The West County Times offshoot of Knight-Ridder’s Contra Costa Times finally published a full report on Levine’s plans last Friday, which appeared to have been taken directly from his Power Point file. Levine has been coy about revealing the name of the lucky gaming company, or the name of the native tribe who will be the front partner. The official announcement of the latter fact, he said at the RAB meeting, won’t be made until Wednesday of this week, so it wasn’t in the CoCo Times. 

Our intrepid reporter, however, figured it out the old-fashioned way: He asked the right person. Sacramento BIA spokesperson Kevin Bearquiver told him that the developer had teamed up with Guidiville Rancheria band of Pomos—which then made the initial approach to the BIA to start the approval process rolling for the Point Molate site. 

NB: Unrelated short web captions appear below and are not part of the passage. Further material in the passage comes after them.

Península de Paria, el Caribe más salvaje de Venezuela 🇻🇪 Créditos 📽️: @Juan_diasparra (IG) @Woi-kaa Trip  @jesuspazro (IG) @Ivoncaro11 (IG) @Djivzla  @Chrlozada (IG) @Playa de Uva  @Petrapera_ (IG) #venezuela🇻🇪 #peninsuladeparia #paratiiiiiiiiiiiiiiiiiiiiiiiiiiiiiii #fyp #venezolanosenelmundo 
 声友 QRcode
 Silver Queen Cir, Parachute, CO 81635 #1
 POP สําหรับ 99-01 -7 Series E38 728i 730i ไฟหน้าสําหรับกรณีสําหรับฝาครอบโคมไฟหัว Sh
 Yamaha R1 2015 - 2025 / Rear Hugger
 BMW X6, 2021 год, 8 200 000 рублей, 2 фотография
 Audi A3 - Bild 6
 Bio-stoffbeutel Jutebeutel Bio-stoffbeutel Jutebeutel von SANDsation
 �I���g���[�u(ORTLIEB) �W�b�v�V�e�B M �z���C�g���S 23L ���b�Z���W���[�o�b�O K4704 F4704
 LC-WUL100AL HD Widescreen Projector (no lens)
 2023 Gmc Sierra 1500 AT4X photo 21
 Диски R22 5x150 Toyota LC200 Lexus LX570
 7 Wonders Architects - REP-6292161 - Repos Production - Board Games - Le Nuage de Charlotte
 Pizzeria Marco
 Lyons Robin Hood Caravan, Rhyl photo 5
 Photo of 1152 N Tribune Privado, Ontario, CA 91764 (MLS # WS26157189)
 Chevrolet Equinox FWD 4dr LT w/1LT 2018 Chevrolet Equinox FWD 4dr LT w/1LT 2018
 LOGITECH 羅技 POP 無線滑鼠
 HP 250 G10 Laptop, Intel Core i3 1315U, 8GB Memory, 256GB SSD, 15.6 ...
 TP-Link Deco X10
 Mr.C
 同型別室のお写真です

So what’s wrong with all this? Some environmental groups seem to be climbing on board already, perhaps thinking that the gravy train is almost out of the station and they’ll miss it if they don’t rush to endorse the project. Construction unions are salivating, and non-union workers are being promised training programs as their part of the pie. But before you make up your mind, you should try to get out to Point Molate and see what’s there now. It’s one of the last relatively unspoiled bits of bay shoreline, even with its problems of underground toxic petroleum waste and remaining tanks. All kinds of birds still live there—a Baird’s sandpiper was spotted in 2001. If anyone cares. 

While you’re there, close your eyes and imagine the sky blazing with the lights from a gigantic casino, a convention center, four hotels and a great big mall. Not much room for sandpipers, of course. If you like Vegas, you might be pleased with the vision. But if you don’t, you might want to contact your favorite environmental organization to see what can still be done to derail the project. It won’t be easy, because Levine has every possible kind of political juice in his development engine.